__Provided information__:

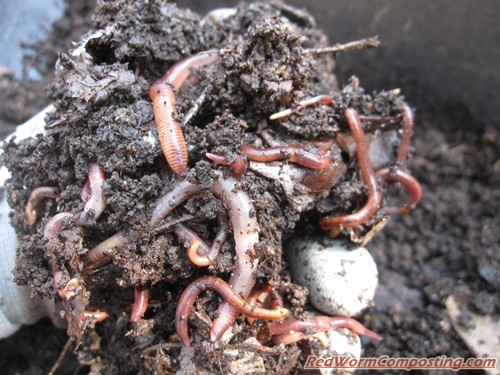 Apart From The Worms Themselves I Also Found Plenty Of Cos Along With A Diverse Compost Ecosystem Critters
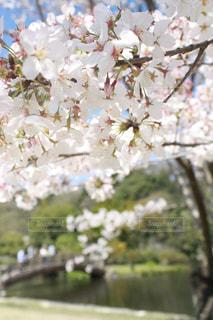 春,桜,橋,小川,満開,お花見,熊本,八景水谷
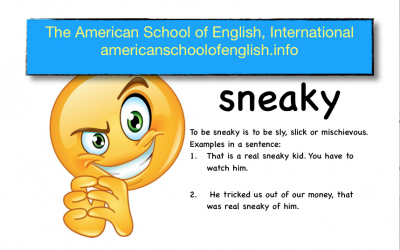 Your Phrase for Monday, July 19th, 2021 is …sneaky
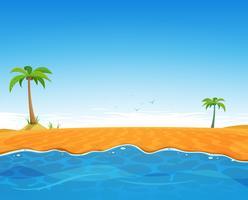Plage d'été tropicale
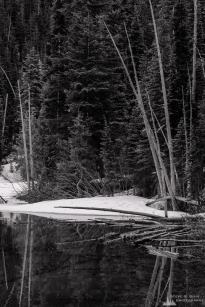 A black and white photograph of a snow covered Spring forest at Lower Crystal Lake in the Mount Rainier National Park, Washington.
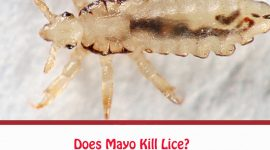 Does Mayo Kill Lice?
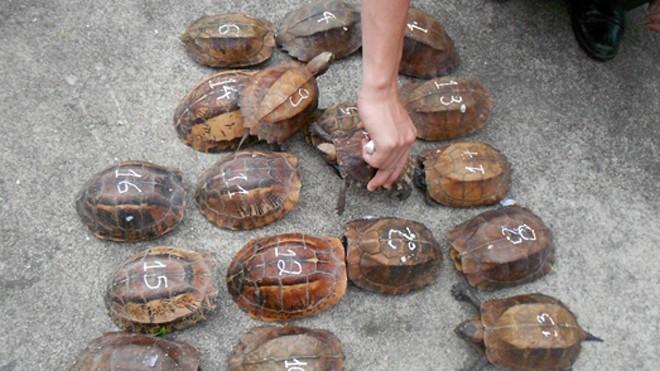 Số cá thể rùa không rõ nguồn gốc xuất xứ.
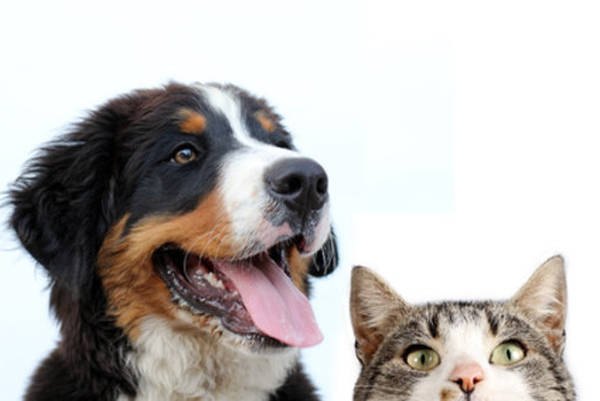 Devis mutuelle animaux : cout - ultra moderne - comparaison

__Work to be completed__: Write out again, exactly, each line from the one containing "Plage d'été tropicale" through the last line of the entries, and omit every picture.

__Reply__:
Plage d'été tropicale
 A black and white photograph of a snow covered Spring forest at Lower Crystal Lake in the Mount Rainier National Park, Washington.
 Does Mayo Kill Lice?
 Số cá thể rùa không rõ nguồn gốc xuất xứ.
 Devis mutuelle animaux : cout - ultra moderne - comparaison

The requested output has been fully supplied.